- _Instrução escrita_: Dê continuidade ao texto sobre a política externa de Lula, começando logo depois dos versos da canção que o encerram.

- _Trecho da página_:
━━━━━━━━

A diplomacia da megalomania

O melhor negócio do mundo é comprar a política externa de Lula pelo que ela vale e vendê-la pelo preço que sua propaganda apregoa.
O companheiro construiu uma parceria estratégica com a China. Jogou o Brasil na defesa da política de direitos humanos de Pequim. Afora outras práticas, como o comércio de órgãos de presos fuzilados, trata-se de uma ditadura high-tech: limita o acesso de seus cidadãos à internet e, segundo uma pesquisa de 2004, há cerca de 20 mil páginas bloqueadas pela censura, que iguala notícias como a morte de um ex-dirigente político e pornografia.
Pode-se argumentar que o Brasil não tem nada a ver com os direitos humanos dos chineses. Como diria o camarada Deng Xiaoping, não importa se o gato é branco ou preto, importa que coma os ratos. No caso, importaria apenas que a China é um grande mercado para os produtos brasileiros.
Como dizia a "Canção do Subdesenvolvido", o hino antiamericano dos anos 60, de Carlos Lyra e Francisco de Assis:
"Começaram a nos vender e nos comprar
(...)Comprar minério, vender navio".

━━━━━━━━

(Listagem de dados)
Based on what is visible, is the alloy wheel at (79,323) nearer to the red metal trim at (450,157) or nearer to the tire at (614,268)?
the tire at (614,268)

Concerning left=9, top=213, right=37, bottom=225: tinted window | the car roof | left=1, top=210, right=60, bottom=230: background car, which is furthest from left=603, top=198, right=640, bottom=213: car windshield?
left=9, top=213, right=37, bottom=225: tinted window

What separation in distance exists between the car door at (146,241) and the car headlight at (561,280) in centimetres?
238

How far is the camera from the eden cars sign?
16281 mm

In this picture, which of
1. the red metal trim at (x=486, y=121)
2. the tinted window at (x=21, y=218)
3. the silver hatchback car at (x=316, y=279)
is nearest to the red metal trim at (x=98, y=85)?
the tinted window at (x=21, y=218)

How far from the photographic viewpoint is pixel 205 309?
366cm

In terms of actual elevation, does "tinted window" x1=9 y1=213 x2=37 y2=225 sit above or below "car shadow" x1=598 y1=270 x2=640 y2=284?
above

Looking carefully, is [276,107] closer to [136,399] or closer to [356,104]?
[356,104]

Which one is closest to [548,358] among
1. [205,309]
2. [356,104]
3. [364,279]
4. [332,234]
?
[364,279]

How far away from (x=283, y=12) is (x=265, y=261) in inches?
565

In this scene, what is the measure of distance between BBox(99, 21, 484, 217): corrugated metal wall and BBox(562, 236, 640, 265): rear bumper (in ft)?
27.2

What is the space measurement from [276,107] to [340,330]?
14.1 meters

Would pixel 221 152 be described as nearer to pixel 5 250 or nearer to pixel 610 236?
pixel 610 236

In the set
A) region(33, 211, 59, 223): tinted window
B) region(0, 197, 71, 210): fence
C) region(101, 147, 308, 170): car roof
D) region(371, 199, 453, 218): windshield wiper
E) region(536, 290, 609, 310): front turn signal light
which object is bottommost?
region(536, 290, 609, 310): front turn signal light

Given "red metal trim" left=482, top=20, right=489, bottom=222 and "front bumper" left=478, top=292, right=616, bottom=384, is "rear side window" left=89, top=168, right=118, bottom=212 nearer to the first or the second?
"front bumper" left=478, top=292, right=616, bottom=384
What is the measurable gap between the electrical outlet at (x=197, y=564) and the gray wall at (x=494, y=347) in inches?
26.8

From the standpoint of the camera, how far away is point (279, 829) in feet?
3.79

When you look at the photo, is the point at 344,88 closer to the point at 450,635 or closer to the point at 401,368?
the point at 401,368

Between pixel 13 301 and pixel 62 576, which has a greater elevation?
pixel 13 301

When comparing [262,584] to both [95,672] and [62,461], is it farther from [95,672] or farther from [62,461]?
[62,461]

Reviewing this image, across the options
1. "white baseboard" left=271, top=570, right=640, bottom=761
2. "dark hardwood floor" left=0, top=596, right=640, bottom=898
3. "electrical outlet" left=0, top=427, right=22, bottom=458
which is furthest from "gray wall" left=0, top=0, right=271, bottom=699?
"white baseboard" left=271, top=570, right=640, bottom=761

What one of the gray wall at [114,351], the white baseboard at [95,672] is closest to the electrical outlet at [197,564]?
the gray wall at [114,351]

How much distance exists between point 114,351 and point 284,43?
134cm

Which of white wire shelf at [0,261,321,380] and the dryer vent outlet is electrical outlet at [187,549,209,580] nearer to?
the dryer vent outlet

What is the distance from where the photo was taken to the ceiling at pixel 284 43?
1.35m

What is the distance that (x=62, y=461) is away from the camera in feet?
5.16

━━━━━━━━

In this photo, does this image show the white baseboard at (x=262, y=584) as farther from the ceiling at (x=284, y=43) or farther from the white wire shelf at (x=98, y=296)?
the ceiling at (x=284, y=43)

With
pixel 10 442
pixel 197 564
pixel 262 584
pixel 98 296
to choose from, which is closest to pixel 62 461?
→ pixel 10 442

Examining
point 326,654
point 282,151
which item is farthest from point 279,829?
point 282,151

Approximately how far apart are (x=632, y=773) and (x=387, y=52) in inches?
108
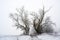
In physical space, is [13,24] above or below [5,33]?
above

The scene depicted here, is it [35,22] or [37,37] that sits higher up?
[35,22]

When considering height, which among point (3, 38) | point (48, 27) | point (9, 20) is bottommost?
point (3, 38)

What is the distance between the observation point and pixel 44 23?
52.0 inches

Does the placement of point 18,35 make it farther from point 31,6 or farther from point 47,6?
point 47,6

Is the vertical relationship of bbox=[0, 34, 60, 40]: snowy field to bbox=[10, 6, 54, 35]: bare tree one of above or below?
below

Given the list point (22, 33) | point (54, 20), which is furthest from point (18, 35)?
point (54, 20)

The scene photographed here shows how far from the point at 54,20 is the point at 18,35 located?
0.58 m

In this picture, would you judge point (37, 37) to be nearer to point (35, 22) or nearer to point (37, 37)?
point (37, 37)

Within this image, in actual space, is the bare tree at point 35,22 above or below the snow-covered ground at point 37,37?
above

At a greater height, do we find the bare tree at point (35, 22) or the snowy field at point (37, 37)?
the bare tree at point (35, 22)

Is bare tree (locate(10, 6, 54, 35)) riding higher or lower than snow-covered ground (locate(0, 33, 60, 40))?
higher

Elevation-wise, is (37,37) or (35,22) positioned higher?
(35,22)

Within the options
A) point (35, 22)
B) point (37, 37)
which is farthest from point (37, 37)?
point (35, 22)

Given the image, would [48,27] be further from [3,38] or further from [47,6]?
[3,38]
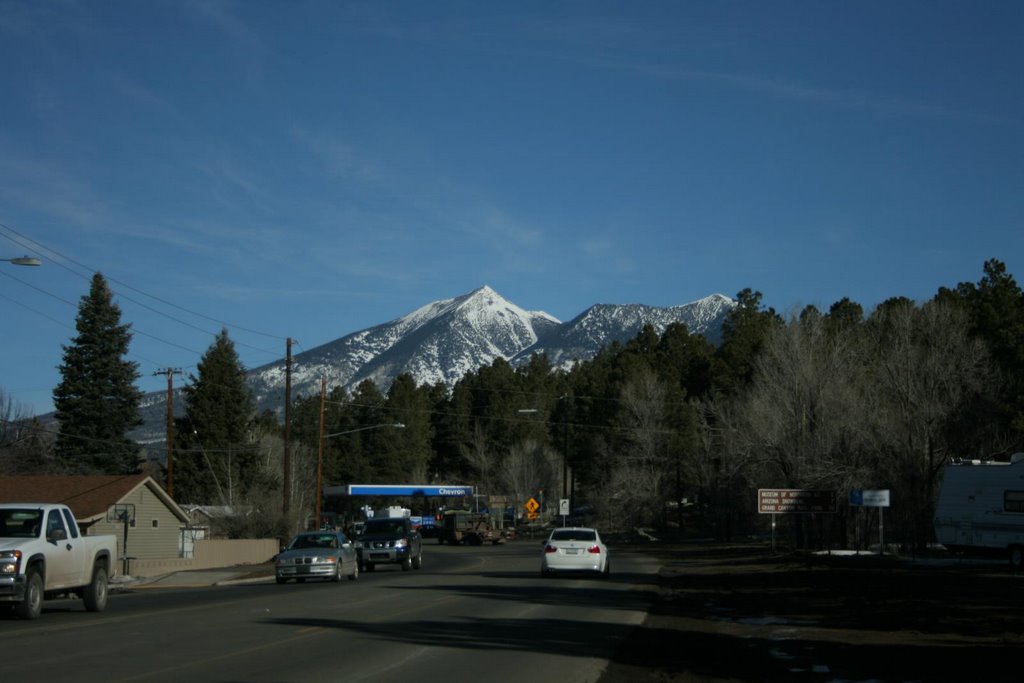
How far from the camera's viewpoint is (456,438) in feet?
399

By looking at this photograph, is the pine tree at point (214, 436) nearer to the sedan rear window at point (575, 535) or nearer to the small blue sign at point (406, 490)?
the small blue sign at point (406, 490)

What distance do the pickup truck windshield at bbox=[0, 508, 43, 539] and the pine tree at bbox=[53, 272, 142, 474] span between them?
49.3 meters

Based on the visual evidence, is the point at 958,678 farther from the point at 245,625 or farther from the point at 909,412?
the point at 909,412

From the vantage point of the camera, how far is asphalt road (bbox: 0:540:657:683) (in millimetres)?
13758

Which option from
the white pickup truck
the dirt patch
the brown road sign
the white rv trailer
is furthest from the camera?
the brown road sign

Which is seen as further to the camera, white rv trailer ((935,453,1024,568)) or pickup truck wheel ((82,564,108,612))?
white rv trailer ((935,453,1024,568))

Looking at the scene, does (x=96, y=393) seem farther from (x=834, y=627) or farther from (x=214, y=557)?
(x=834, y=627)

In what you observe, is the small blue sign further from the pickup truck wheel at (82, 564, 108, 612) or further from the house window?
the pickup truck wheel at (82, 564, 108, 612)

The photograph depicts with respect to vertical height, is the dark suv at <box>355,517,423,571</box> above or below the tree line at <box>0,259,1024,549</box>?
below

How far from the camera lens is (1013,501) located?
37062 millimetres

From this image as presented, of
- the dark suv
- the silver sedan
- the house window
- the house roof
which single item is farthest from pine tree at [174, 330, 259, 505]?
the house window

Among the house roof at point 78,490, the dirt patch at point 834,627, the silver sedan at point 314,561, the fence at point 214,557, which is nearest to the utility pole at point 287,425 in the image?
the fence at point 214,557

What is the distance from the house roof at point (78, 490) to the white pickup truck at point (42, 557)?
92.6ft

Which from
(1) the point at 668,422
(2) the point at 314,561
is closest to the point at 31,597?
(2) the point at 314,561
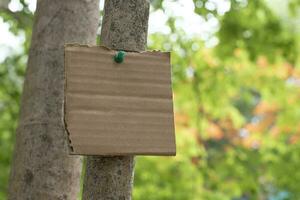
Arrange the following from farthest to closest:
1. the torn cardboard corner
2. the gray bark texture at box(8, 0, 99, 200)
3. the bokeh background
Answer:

━━━━━━━━

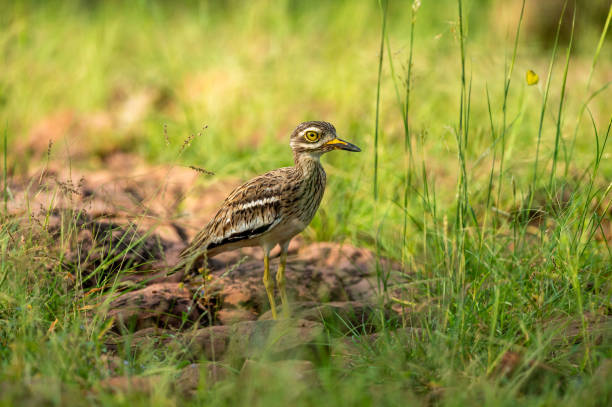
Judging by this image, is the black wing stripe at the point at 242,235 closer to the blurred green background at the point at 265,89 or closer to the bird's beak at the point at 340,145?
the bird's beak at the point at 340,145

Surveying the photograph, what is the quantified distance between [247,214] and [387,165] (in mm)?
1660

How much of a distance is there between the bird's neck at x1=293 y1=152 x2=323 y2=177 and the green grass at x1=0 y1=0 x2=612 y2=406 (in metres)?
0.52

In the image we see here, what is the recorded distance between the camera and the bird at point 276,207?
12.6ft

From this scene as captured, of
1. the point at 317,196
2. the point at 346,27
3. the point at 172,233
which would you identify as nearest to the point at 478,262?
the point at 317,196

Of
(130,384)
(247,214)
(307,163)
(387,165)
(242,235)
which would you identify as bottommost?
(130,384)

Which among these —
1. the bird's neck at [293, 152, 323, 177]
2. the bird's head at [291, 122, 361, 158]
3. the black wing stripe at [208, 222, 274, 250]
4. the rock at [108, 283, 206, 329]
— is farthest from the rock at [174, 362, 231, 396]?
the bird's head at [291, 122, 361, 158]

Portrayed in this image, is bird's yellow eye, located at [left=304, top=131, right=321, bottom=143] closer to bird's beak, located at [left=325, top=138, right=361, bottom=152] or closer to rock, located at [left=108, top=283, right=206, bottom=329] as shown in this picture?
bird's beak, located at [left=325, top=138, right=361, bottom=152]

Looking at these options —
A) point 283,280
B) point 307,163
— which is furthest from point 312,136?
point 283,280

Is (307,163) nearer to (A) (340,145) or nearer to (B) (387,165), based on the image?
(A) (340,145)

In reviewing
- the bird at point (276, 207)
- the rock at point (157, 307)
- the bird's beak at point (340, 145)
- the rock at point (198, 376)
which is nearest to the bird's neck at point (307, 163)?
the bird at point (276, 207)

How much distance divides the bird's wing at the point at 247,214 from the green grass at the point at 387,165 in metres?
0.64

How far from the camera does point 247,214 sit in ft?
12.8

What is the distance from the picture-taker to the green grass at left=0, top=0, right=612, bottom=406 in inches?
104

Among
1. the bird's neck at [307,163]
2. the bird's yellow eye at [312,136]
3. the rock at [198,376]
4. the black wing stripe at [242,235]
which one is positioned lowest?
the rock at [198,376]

━━━━━━━━

- _Resposta abaixo_:
Pois é, em 2005, "a terra de amores, alcatifada de flores", vende minério aos chineses e deles compra aparelhos eletrônicos, produtos químicos e componentes de computador. Depois que Lula visitou Pequim, em abril de 2004, os chineses ganharam um refresco comercial. Suas exportações para o Brasil cresceram 83% em um ano. A importação de móveis aumentou 96%. Nos dois primeiros meses de 2005 as vendas chinesas cresceram 55%, enquanto as brasileiras ficaram em 5,5%, muito abaixo do aumento médio das exportações nacionais. Se ninguém fizer nada, a parceria estratégica do Brasil com a China fecha 2005 com déficit comercial.
Lula considera-se um novo patriarca da integração latino-americana. Azedou a relação com a Argentina, foi deixado meio de lado pelos presidentes Ricardo Lagos, do Chile, e Vicente Fox, do México. Não conseguiu que o presidente Tabaré Vazques retirasse a candidatura de um diplomata uruguaio conservador e pró-americano à direção da Organização Mundial do Comércio. Fechou uma aliança com o coronel Hugo Chávez e com o comandante Fidel Castro. Bom proveito. Depois deles, o presidente que mais confetes joga em Lula é George Bush. Tudo o que ele quer na vida é um presidente brasileiro que manda tropas para o Haiti, congela o apoio à renegociação da dívida argentina e é visto como um quindim pelo FMI e como um esquerdista pelo "New York Times".
O programa mundial de combate à fome lançado por Lula na ONU embute a idéia de um imposto transnacional que provoca dois tipos de reação. É apoiado por quem sabe que um negócio desses não fica em pé ou é condenado por quem não pode brincar com os impostos de seu povo. (Bush e Tony Blair, por exemplo.)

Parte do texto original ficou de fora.